The UK's largest hospitality company Whitbread has committed to reaching net zero carbon emissions by 2040.
The Premier Inn owner, which also operates restaurant brands including Brewers Fayre and Beefeater, previously committed to reaching net zero by 2050 for its own operations but now plans to accelerate the programme under its Force for Good sustainability programme.
In practice, this means a strategic plan to reduce its scope 1 and 2 emissions (emissions from energy use within buildings owned and/or operated by Whitbread under all Premier Inn hotels and restaurants both in the UK and in Germany as well as company cars and Whitbread's UK-owned logistics fleet) to zero.
It said a small remainder may need to be offset, for example by planting trees or utilising technology such as carbon capture and storage – but this is not Whitbread's prime intention.
The company also said it would accelerate initiatives including:
- Reducing gas use across the estate by investing in efficient gas appliances or electric equivalents
- A maintained commitment to 100% renewable energy in the UK and now in German operations as far as possible
- Reducing emissions from company car fleets and distribution vehicles by moving to more electric and alternative fuel vehicles
- Installation of solar panels to support the use of renewable energy across Whitbread's estate.
Chief executive Alison Brittain said: "Driving sustainability is at the heart of Whitbread's strategy.

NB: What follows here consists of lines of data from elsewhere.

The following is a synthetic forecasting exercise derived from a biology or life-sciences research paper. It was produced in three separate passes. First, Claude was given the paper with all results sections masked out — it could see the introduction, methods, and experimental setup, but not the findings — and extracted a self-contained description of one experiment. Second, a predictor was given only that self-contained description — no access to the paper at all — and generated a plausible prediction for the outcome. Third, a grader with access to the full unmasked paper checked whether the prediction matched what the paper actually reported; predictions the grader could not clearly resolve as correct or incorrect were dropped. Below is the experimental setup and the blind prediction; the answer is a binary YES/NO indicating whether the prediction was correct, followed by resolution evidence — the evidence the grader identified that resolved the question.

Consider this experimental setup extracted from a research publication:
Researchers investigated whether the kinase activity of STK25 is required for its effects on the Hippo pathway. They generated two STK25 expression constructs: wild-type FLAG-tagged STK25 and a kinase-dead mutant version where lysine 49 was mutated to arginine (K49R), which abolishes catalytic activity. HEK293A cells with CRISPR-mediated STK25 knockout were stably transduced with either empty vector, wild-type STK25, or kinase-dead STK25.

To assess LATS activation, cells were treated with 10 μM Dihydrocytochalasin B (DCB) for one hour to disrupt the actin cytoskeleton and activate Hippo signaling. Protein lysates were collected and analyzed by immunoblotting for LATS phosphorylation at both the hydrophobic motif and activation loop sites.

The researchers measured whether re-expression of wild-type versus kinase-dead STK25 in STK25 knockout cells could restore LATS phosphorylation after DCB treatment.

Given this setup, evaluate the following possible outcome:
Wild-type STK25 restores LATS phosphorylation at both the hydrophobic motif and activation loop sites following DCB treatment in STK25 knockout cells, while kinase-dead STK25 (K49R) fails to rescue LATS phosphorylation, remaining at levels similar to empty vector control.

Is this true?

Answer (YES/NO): NO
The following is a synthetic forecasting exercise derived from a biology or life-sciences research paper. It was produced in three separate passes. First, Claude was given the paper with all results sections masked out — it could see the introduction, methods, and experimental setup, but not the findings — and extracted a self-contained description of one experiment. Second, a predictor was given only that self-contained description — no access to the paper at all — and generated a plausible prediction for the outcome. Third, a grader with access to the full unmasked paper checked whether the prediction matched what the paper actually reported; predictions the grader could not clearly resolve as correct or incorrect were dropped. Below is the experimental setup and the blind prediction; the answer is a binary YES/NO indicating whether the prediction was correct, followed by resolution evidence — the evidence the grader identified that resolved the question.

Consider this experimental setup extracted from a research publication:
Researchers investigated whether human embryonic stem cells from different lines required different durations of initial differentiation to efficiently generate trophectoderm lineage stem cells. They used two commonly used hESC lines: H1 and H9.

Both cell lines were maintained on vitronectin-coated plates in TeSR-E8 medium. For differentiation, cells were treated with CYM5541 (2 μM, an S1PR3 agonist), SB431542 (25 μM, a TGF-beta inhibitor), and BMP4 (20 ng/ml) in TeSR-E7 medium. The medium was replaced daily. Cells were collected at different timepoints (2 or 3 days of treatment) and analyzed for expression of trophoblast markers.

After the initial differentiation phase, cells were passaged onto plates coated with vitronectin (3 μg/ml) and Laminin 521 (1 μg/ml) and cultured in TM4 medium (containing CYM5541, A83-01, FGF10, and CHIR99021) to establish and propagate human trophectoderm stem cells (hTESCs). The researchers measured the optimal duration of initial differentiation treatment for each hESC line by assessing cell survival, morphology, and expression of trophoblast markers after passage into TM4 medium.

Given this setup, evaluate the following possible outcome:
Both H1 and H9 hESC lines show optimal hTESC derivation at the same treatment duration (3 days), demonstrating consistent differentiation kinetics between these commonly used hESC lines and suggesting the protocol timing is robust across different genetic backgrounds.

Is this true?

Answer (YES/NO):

Guests who stay with us can rest easy knowing they're choosing a business which takes care of its people, the communities we operate in, and the world around us as well as one that is constantly striving to become even more environmentally-focused.
"We're delighted to announce our new net zero target, which improves on our previous commitment, by bringing forward the date to achieve net zero from 2050 to 2040. This builds on a long-line of environmental ‘firsts' for Whitbread, such as our drive to eliminate unnecessary single-use plastics. We're scrutinising all aspects of our operation from business fleet to boilers to achieve our goal and achieving a net zero position a decade earlier than originally planned is the right thing to do for our business, our guests and the environment".
Whitbread, which has over 800 hotels across the UK and more car park locations than the NCP, aims to install up to a thousand GeniePoint Network rapid charging points, beginning with 600 committed over the next three years.
The global hotel industry accounts for around 1% of global emissions.